TASK. Print the material below word for word, from its start through the line containing "In the Level C chart, is", and leave the pictures out.

RECORDS FOR PROCESSING.

*** Begin section ***

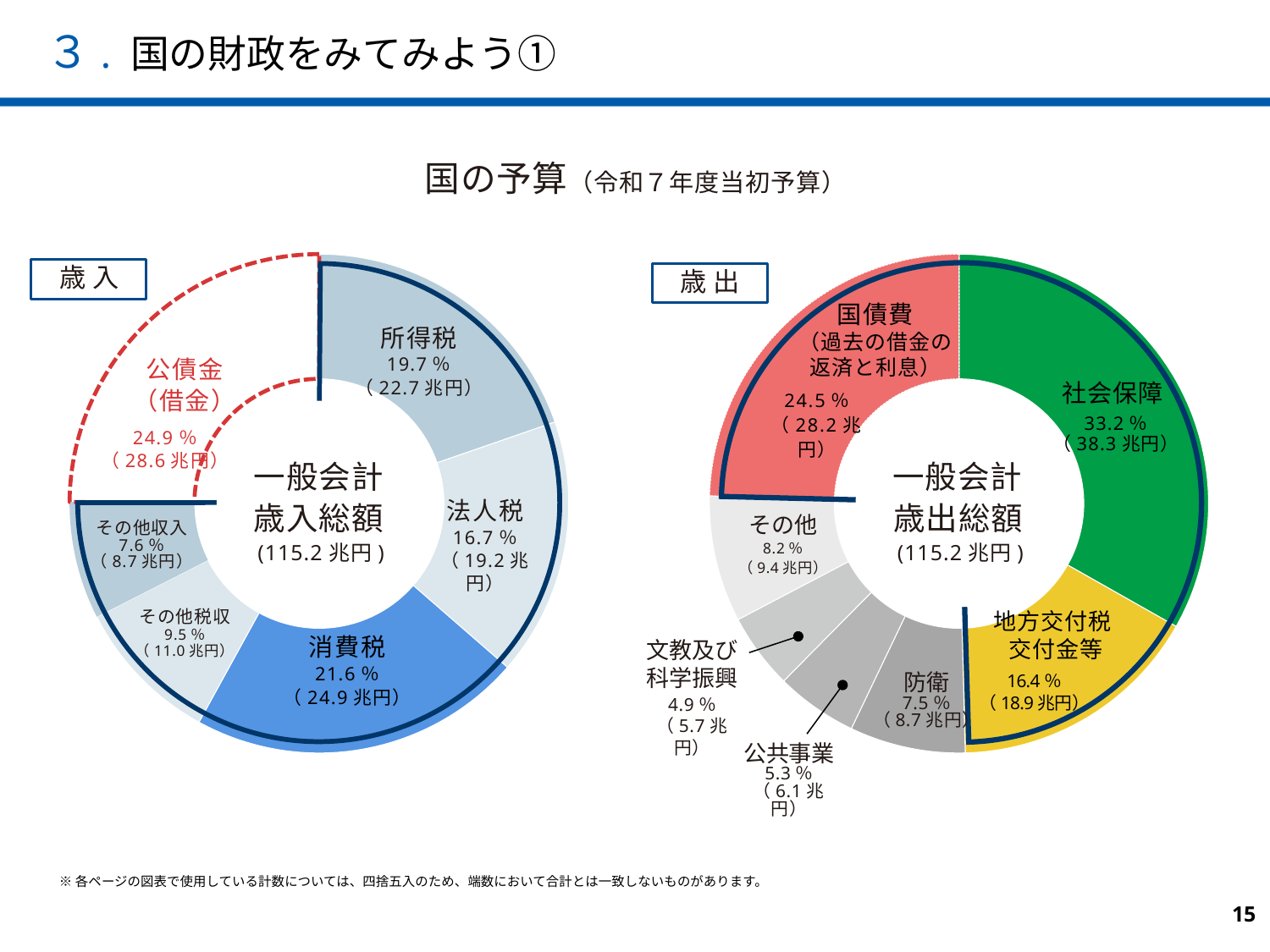
In the 歳入 chart, what is the difference in percentage points between 消費税 and 法人税? 4.9 In the 歳出 chart, which category has the smallest share? 文教及び科学振興 In the 歳出 chart, what is the difference in 兆円 between 社会保障 and 国債費? 10.1兆円 In the 歳入 chart, how many categories are shown? 6 In the 歳入 chart, what percentage share does 所得税 have? 19.7% What type of chart is used for the 歳出 data? Donut (pie) chart In the 歳入 chart, which category has the largest share? 公債金（借金） In the 歳入 chart, which category has the smallest share? その他収入 In the 歳出 chart, what percentage share does 国債費 have? 24.5% In the 歳入 chart, what is the amount shown for 消費税? 24.9兆円 In the 歳出 chart, what is the amount shown for 社会保障? 38.3兆円 In the 歳出 chart, which is larger, 防衛 or 公共事業? 防衛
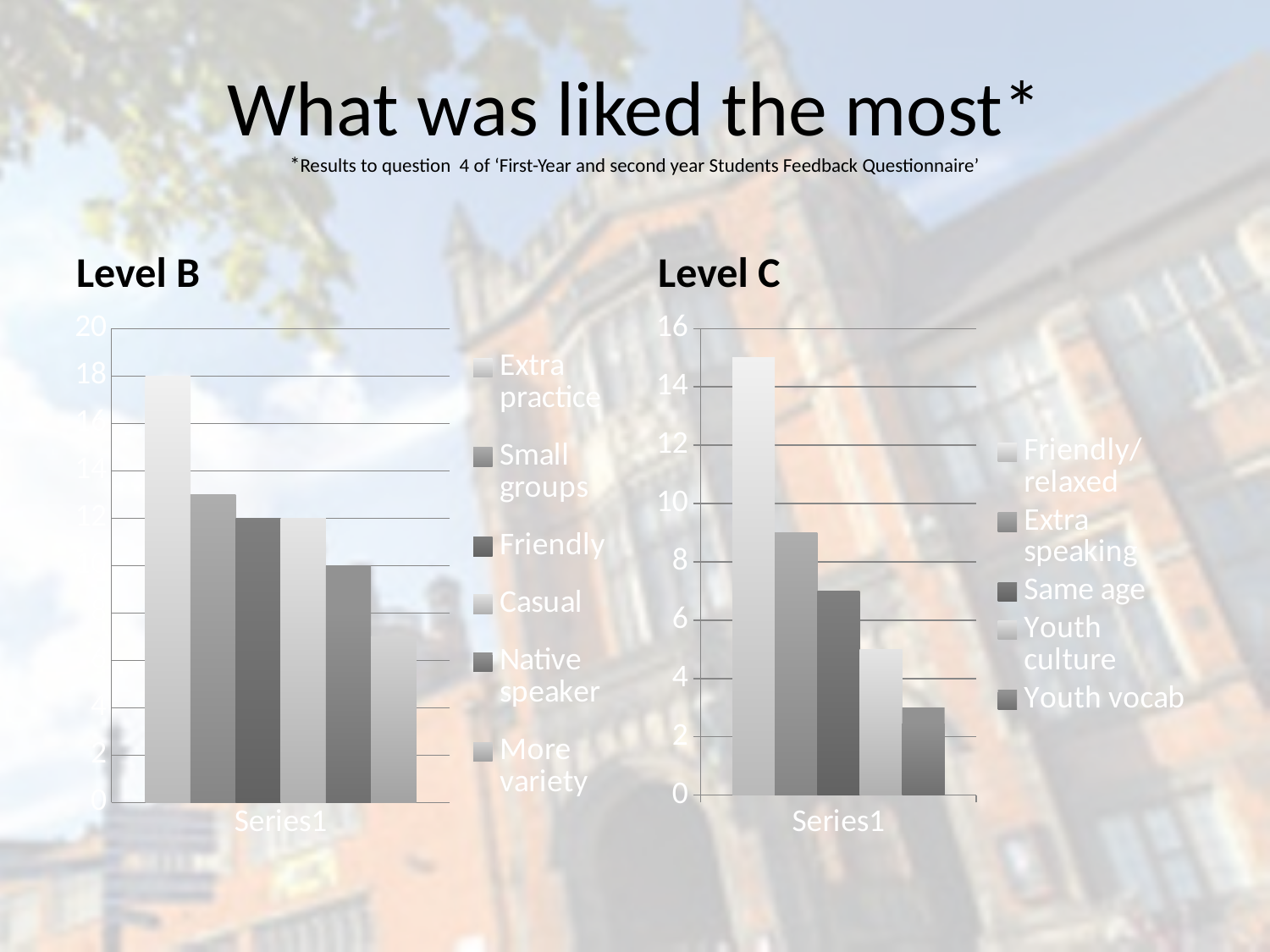
In the Level C chart, is the value for Friendly/relaxed greater or less than 14? greater In the Level B chart, is the value for Small groups greater or less than 12? greater How many categories does the legend of the Level B chart list? 6 What kind of chart is the Level B chart? bar chart In the Level C chart, which category has the highest value? Friendly/relaxed In the Level C chart, which category has the lowest value? Youth vocab In the Level B chart, what is the value for Extra practice? 18 How many categories does the legend of the Level C chart list? 5 In the Level C chart, which is larger, Extra speaking or Youth culture? Extra speaking In the Level B chart, is the value for More variety greater or less than 8? less In the Level B chart, which category has the highest value? Extra practice In the Level B chart, which category has the lowest value? More variety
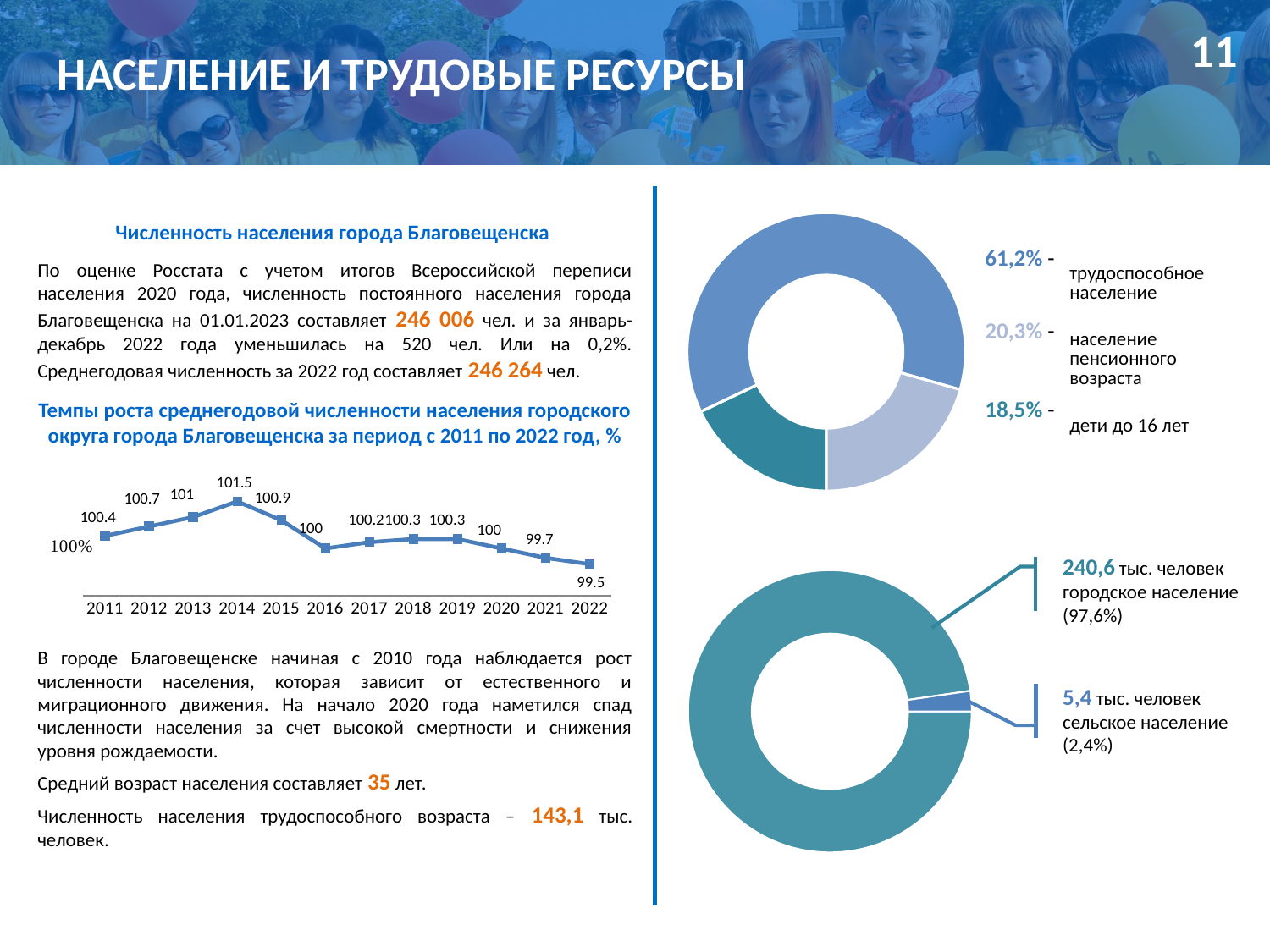
What kind of chart shows the average annual population growth rates from 2011 to 2022? line chart On the line chart of average annual population growth rates, what is the value for 2022? 99.5 On the line chart of average annual population growth rates, which year has the lowest value? 2022 On the line chart of average annual population growth rates, how many years are plotted? 12 On the top-right donut chart, what share is children under 16 (дети до 16 лет)? 18,5% On the line chart of average annual population growth rates, what is the value for 2014? 101.5 On the line chart of average annual population growth rates, which year has the highest value? 2014 On the line chart of average annual population growth rates, which is larger: the value for 2012 or the value for 2021? 2012 On the line chart of average annual population growth rates, what is the difference between the values for 2014 and 2022? 2 On the top-right donut chart, what share is the working-age population (трудоспособное население)? 61,2% On the bottom-right donut chart, what is the value for the rural population (сельское население)? 5,4 тыс. человек On the line chart of average annual population growth rates, do the values rise or fall from 2019 to 2022? fall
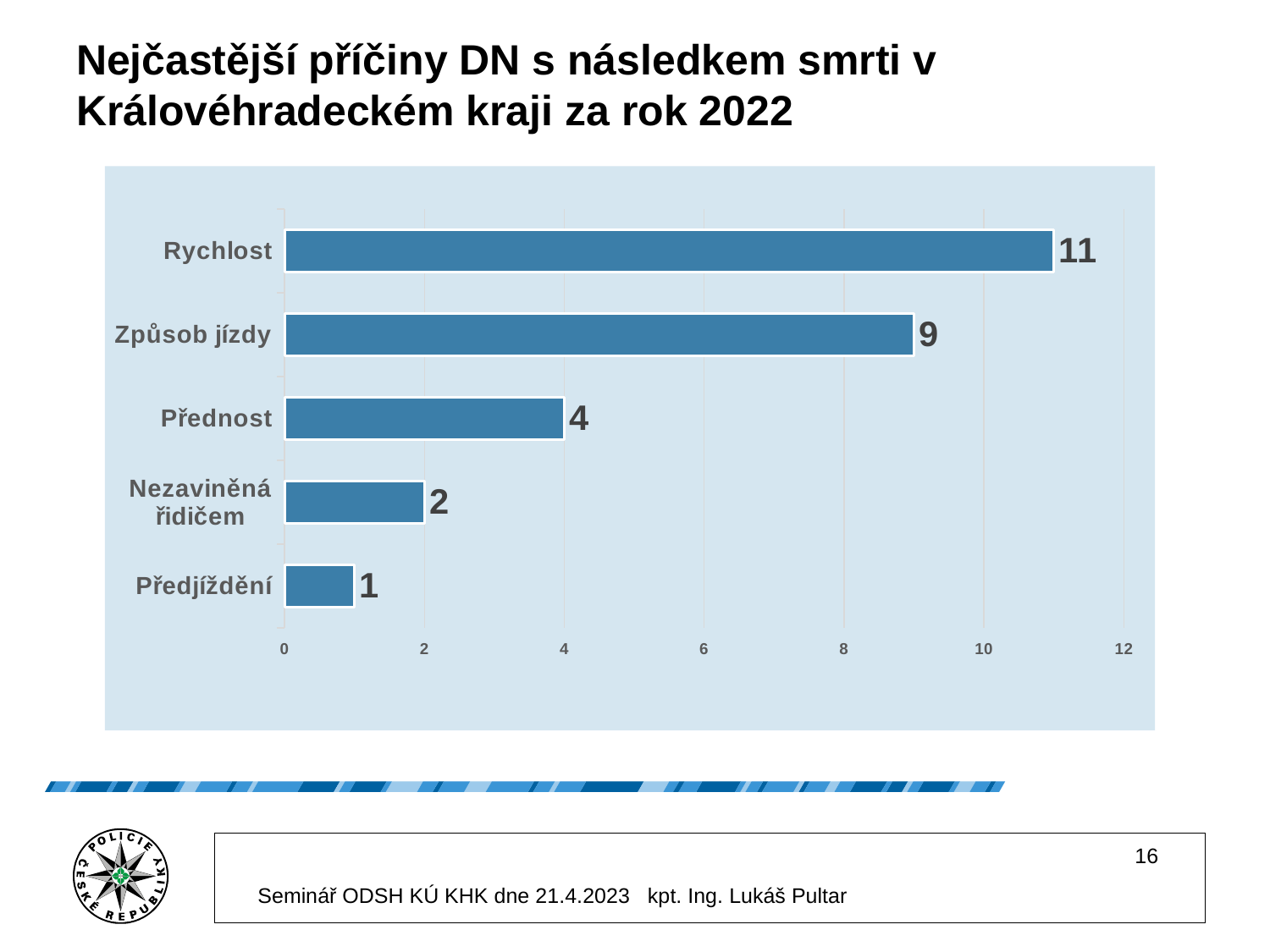
What kind of chart is shown on the slide? bar chart What is the value for Nezaviněná řidičem? 2 Which category has the highest value? Rychlost What is the value for Přednost? 4 What is the value for Předjíždění? 1 What is the value for Způsob jízdy? 9 What is the value for Rychlost? 11 How many categories are shown in the chart? 5 Which category has the lowest value? Předjíždění What is the title of the slide containing the chart? Nejčastější příčiny DN s následkem smrti v Královéhradeckém kraji za rok 2022 What is the difference between the values for Rychlost and Způsob jízdy? 2 Which is larger, the value for Přednost or the value for Nezaviněná řidičem? Přednost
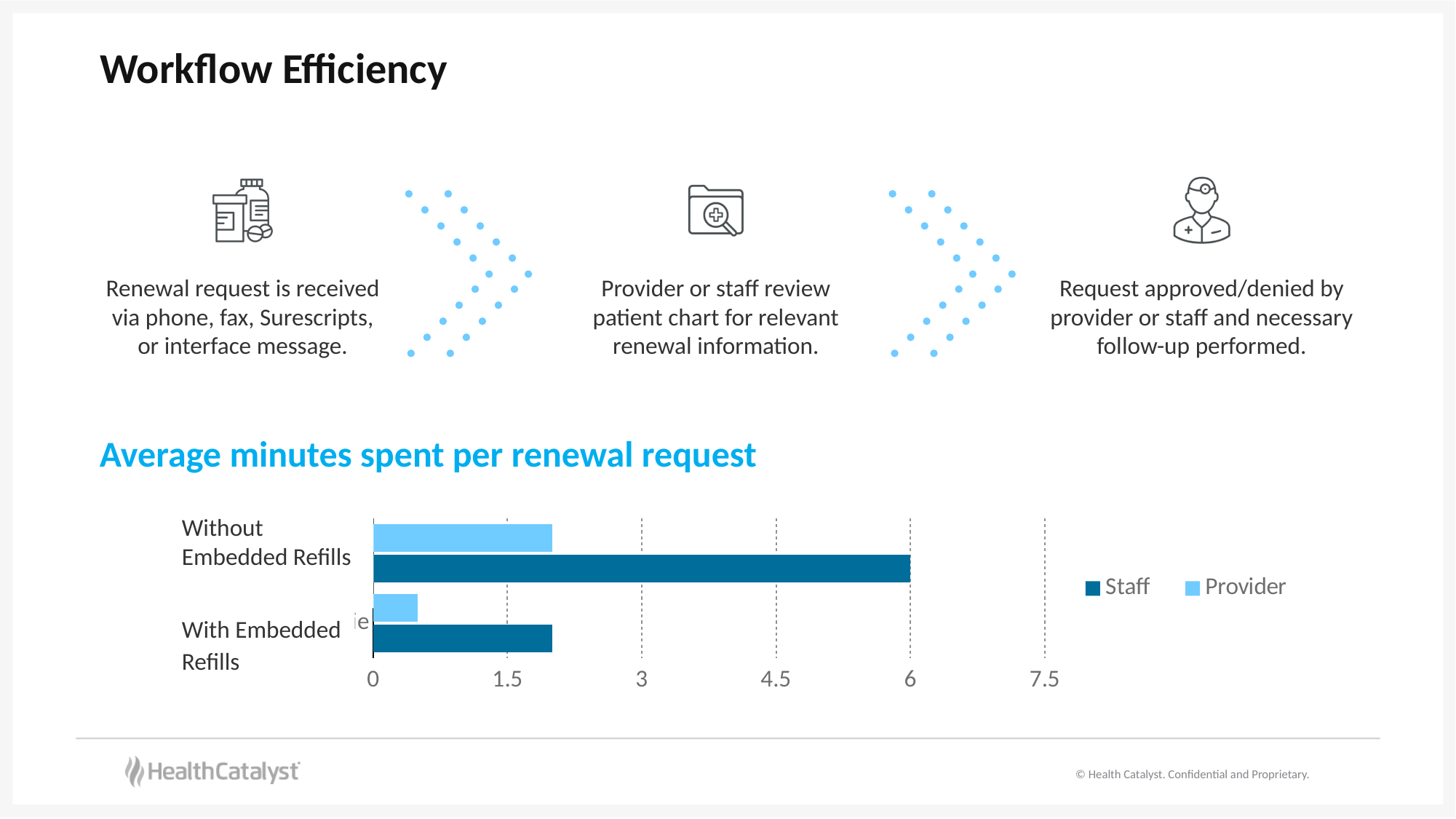
For With Embedded Refills, which is larger: Staff or Provider? Staff Which bar in the chart has the highest value? Staff, Without Embedded Refills For Without Embedded Refills, which is larger: Staff or Provider? Staff How many series does the chart legend list? 2 How many categories are shown on the chart? 2 Is the Staff value for With Embedded Refills greater or less than 3? less Which bar in the chart has the lowest value? Provider, With Embedded Refills Is the Provider value for Without Embedded Refills greater or less than 1.5? greater What kind of chart is shown on the slide? bar chart What is the Staff value for Without Embedded Refills? 6 Is the Provider value for With Embedded Refills greater or less than 1.5? less What is the title of the chart on the slide? Average minutes spent per renewal request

*** End section ***

PROBLEM SOLUTION.
In the 歳入 chart, what is the difference in percentage points between 消費税 and 法人税? 4.9 In the 歳出 chart, which category has the smallest share? 文教及び科学振興 In the 歳出 chart, what is the difference in 兆円 between 社会保障 and 国債費? 10.1兆円 In the 歳入 chart, how many categories are shown? 6 In the 歳入 chart, what percentage share does 所得税 have? 19.7% What type of chart is used for the 歳出 data? Donut (pie) chart In the 歳入 chart, which category has the largest share? 公債金（借金） In the 歳入 chart, which category has the smallest share? その他収入 In the 歳出 chart, what percentage share does 国債費 have? 24.5% In the 歳入 chart, what is the amount shown for 消費税? 24.9兆円 In the 歳出 chart, what is the amount shown for 社会保障? 38.3兆円 In the 歳出 chart, which is larger, 防衛 or 公共事業? 防衛
In the Level C chart, is the value for Friendly/relaxed greater or less than 14? greater In the Level B chart, is the value for Small groups greater or less than 12? greater How many categories does the legend of the Level B chart list? 6 What kind of chart is the Level B chart? bar chart In the Level C chart, which category has the highest value? Friendly/relaxed In the Level C chart, which category has the lowest value? Youth vocab In the Level B chart, what is the value for Extra practice? 18 How many categories does the legend of the Level C chart list? 5 In the Level C chart, which is larger, Extra speaking or Youth culture? Extra speaking In the Level B chart, is the value for More variety greater or less than 8? less In the Level B chart, which category has the highest value? Extra practice In the Level B chart, which category has the lowest value? More variety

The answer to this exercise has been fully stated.